According to the 2015 Urban Mobility Scorecard published by Texas A&M Transportation Institute and INRIX in August, the average American commuter spends 42 hours each year in traffic, a figure that nearly doubles for drivers in the Los Angeles area. But now, thanks to the prevalence of cell phones and the data points they produce, AT&T may have found a way to help.
Working in collaboration with the California Department of Transportation and the University of California, Berkeley, AT&T is undertaking two projects in California to develop a smarter traffic design using aggregate and anonymous cell phone data.
To better understand how the projects are looking to leverage data from the device in everyone’s pockets to forecast traffic patterns and reduce backups, we reached out to Assistant Vice President of AT&T Labs Chris Volinsky for more details.

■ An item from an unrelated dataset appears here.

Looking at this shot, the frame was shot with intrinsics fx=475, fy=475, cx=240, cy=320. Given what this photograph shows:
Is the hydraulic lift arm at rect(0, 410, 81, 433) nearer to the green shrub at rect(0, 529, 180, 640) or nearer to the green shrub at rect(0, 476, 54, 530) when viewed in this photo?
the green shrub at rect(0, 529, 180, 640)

[Wireless Week] What is the Connected Corridor project?
[Chris Volinsky] The overall project has two components: Connected Corridors and Smart Bay. The Connected Corridors study is designed to provide alternative routing to improve overall traffic flow specifically in the I-210 area of Los Angeles. Routes studied are included in a “play book” that traffic managers use to mitigate congestion areas. Based on information from the simulator, you can enhance and add new “plays” as needed.

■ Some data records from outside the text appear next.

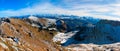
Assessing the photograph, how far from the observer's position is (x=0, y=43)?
196 metres

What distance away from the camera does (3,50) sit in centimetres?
18925

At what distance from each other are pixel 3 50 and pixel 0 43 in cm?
907

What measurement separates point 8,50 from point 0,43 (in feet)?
26.7

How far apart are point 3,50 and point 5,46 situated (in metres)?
9.27

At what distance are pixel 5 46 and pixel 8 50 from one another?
5.15m

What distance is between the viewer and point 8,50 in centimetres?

The Smart Bay Project enables city planners to choose optimal locations for infrastructure projects or improvements. For example, using this technology, they could determine the best place for a tunnel or park and ride that will greatly ease mobility patterns in the San Francisco Bay area.

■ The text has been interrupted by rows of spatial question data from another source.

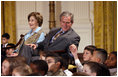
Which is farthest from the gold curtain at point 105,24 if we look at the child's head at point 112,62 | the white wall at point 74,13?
the child's head at point 112,62

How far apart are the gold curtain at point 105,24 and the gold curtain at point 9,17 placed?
187cm

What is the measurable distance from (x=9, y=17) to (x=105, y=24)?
218cm

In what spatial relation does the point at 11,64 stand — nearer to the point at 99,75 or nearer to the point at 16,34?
the point at 99,75

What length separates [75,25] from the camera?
22.3ft

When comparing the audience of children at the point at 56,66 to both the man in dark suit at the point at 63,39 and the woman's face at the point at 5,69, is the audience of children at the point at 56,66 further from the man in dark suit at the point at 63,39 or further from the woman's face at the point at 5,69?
the man in dark suit at the point at 63,39

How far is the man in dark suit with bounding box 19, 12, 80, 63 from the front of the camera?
376cm

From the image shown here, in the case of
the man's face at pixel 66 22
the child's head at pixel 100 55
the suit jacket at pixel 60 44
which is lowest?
the child's head at pixel 100 55

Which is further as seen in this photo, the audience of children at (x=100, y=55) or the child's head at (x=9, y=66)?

[WW] What is the role of cell phones in the project?
[CV] The aggregate and anonymous data from cell phones can help us better understand at a collective level how populations move about. Understanding this better can help us build a smarter, more efficient infrastructure. For instance, this data could help traffic managers create “play books” (described above) that chart traffic patterns and volume. So if a traffic accident occurred, it would allow an adjustment to be made to traffic lights to ease traffic flow.
[WW] When was the project started or when did the data collection for this project begin (or when will it, if it hasn’t started already)?
[CV] AT&T’s formal collaboration with UC Berkeley began in May 2014. The data is from November to December 2014 and June 2015. We’re currently building models to determine how aggregate and anonymous data source perform with different models.
[WW] How is data being collected and from who?
[CV] This type of data is created naturally through the service (AT&T) provides to our customers. All data used in this study is aggregate and anonymous records received from cell towers located in the study’s geographic area of interest.
We take several steps to ensure customers’ privacy. First, we anonymize the data, and then we aggregate it. We also inject “noise” – or random information – into the dataset. This helps to further strengthen our privacy efforts. It’s important to understand anonymized call detail records (CDRs) do not contain names or real phone numbers. The telephone number is replaced by a randomly generated number, and we are also obfuscating the time stamp.
Before aggregation, we move CDRs location information to a random location within a traffic analysis zone (TAZ) close to the original cell tower where the call occurred. This ensures further anonymization and that it is impossible to associate any individual call to specific person within the original zone. Next, these randomly displaced calls are fed into the simulator, which aggregates the data.
The output that is produced from the system is a set of arrows that moves across the screen to indicate traffic flow. One arrow represents an aggregation of many simulated – or virtual – CDRs. In essence, each arrow in the simulation is not associated with a single CDR. Instead these are random samples that are created from a probability distribution that is constructed from a set of CDRs in a given area.
[WW] Does the data come only from AT&T users or from cell phones across the carrier spectrum?
[CV] The data comes only from AT&T customers. This gives us a statically valid sample of the population, given that we know our market share in any given area. From the sample population, we’re able to identify trends and apply it to the broader population.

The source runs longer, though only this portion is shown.